» Supplied text
= = = =
Tuesday, June 12, 2012

"You're doing it wrong"

As a knitting teacher, these are words I work very hard not to say.

And yet I hear stories every week about non-teachers who are more than happy to say them. They are most often meant to be kind and helpful, and are delivered with the best of intentions. But in many cases they are less than helpful.

Even if the speaker is correct that the knitter is indeed wrong, it's a pretty discouraging message to hear. But sometimes, wrong turns out to be very, very right.


While I playing Knit Guru at Shall We Knit this past weekend, I met a knitter. She approached me nervously, saying that she "knitted funny", and needed help getting sorted out.

She told me her story: she learned to knit when a girl, and happily knitted along, on and off over the years. And then a neighbour, a woman from the former Yugoslavia, ripped her knitting out of her hands and said those terrible words... "You're doing it wrong."

So our knitter learned to knit again from her neighbour.

She put her knitting down again for a number of years, and has recently restarted. She's been knitting with a group of friends who once again told our now very confused friend that she was doing it wrong.

She came to me anticipating that I would help her "get it right".

It gave me great pleasure to tell her that she was doing it right, and she needn't change a thing.

You see, there's more than one way to knit.

Most of us in North America and the UK knit - regardless of whether yarn is in left or right hand - knit a specific way: our stitches are oriented so that the right leg is at the front of the needle, and we work into the front loop. Easy.

But there's another way to do it - and it's generally accepted as being a faster and ergonomically more efficient way of doing things: Combination Knitting. It's also known as Eastern Uncrossed, and it's common in the far east of Europe (the former Soviet Territories) and the "near east" of the Middle East. I know a lovely Iranian knitter who works this way. And everyone who works this way is blindingly fast.

(image from Annie Modesitt's website -
she created it, she owns it)
In essence, you wrap your purls the "other" way, and therefore your knit stitches are seated the other way - right leg at the back of the needle. The angle to work the knit stitch is more convenient, and it goes without saying that the purl stitch is easier to do.
= = = =
[Entries from a dataset]
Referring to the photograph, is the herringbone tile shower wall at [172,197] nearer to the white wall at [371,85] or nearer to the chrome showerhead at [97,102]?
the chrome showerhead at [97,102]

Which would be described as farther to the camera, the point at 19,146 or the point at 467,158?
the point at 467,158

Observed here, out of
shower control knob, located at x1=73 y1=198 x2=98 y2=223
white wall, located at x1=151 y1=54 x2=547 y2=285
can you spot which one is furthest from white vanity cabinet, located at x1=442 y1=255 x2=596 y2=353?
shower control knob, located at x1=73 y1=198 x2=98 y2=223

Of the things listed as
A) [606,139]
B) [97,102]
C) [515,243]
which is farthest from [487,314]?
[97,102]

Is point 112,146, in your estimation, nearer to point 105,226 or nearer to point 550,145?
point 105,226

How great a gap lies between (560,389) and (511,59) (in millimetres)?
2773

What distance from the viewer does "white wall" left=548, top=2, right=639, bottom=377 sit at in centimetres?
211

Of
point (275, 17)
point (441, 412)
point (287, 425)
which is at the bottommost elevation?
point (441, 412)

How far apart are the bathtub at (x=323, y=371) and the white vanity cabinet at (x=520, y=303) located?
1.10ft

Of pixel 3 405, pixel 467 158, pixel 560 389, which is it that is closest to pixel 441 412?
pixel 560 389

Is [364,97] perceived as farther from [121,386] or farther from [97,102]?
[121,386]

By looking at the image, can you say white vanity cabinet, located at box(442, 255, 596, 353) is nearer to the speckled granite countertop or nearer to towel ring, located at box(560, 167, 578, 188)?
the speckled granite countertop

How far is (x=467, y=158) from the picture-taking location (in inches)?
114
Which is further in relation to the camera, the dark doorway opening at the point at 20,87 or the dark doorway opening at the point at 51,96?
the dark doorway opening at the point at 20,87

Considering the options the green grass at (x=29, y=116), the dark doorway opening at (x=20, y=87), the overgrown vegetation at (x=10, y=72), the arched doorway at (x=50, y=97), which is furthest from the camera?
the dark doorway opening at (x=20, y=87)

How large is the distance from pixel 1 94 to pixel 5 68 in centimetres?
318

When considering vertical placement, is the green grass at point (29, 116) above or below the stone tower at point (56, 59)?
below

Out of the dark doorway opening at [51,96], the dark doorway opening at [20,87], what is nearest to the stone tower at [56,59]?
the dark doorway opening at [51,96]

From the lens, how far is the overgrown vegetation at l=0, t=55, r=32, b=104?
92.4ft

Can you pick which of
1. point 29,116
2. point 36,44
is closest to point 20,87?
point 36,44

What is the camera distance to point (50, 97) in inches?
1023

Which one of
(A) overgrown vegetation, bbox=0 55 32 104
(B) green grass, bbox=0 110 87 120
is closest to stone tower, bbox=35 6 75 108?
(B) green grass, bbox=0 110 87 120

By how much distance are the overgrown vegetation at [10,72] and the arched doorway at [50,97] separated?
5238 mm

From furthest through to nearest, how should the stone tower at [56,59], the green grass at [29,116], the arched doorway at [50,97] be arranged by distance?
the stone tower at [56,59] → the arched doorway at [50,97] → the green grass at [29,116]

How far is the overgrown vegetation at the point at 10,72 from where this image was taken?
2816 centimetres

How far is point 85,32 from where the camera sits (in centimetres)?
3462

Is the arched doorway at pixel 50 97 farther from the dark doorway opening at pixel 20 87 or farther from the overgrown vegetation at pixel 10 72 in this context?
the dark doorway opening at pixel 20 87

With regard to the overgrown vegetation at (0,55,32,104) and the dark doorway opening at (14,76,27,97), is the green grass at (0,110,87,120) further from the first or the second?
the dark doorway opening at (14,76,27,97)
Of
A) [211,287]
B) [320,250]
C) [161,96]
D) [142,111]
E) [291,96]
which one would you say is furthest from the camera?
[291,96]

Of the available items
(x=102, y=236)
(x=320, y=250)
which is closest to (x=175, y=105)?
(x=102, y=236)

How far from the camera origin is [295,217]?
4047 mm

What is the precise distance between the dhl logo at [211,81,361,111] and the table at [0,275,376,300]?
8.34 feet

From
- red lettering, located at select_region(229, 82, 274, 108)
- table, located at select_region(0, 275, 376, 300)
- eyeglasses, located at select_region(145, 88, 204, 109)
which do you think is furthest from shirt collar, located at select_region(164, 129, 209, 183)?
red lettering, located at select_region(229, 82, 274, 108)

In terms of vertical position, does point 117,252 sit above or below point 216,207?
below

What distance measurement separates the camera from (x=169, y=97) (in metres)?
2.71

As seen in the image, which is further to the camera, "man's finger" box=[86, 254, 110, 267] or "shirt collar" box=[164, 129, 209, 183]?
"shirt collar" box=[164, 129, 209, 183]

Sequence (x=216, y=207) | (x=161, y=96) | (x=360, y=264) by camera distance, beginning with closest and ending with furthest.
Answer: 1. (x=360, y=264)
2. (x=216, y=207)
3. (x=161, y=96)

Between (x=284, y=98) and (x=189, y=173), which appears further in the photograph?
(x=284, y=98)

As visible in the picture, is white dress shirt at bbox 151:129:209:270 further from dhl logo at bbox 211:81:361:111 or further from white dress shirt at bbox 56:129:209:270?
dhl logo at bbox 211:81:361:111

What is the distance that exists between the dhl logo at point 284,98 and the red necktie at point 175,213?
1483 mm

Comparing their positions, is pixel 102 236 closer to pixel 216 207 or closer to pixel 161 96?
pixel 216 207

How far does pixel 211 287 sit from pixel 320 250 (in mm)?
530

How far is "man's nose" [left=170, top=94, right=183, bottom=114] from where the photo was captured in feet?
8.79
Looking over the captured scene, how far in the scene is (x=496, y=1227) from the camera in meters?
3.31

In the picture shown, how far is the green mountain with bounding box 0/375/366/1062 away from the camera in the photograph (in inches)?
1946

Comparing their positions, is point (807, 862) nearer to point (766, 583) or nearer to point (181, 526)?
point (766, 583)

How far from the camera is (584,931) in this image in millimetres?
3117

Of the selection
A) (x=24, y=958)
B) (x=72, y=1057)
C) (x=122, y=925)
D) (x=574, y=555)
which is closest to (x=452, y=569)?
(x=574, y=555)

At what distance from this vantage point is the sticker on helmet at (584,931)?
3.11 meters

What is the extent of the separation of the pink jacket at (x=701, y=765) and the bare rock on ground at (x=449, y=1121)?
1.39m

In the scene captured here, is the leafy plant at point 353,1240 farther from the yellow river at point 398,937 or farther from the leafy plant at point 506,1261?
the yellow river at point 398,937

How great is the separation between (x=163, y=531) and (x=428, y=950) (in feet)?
= = = =
» Goal of the exercise
Reproduce the knitting post word for word, starting at the words "Most of us in" and stopping after "she owns it)".

» Worked solution
Most of us in North America and the UK knit - regardless of whether yarn is in left or right hand - knit a specific way: our stitches are oriented so that the right leg is at the front of the needle, and we work into the front loop. Easy.

But there's another way to do it - and it's generally accepted as being a faster and ergonomically more efficient way of doing things: Combination Knitting. It's also known as Eastern Uncrossed, and it's common in the far east of Europe (the former Soviet Territories) and the "near east" of the Middle East. I know a lovely Iranian knitter who works this way. And everyone who works this way is blindingly fast.

(image from Annie Modesitt's website -
she created it, she owns it)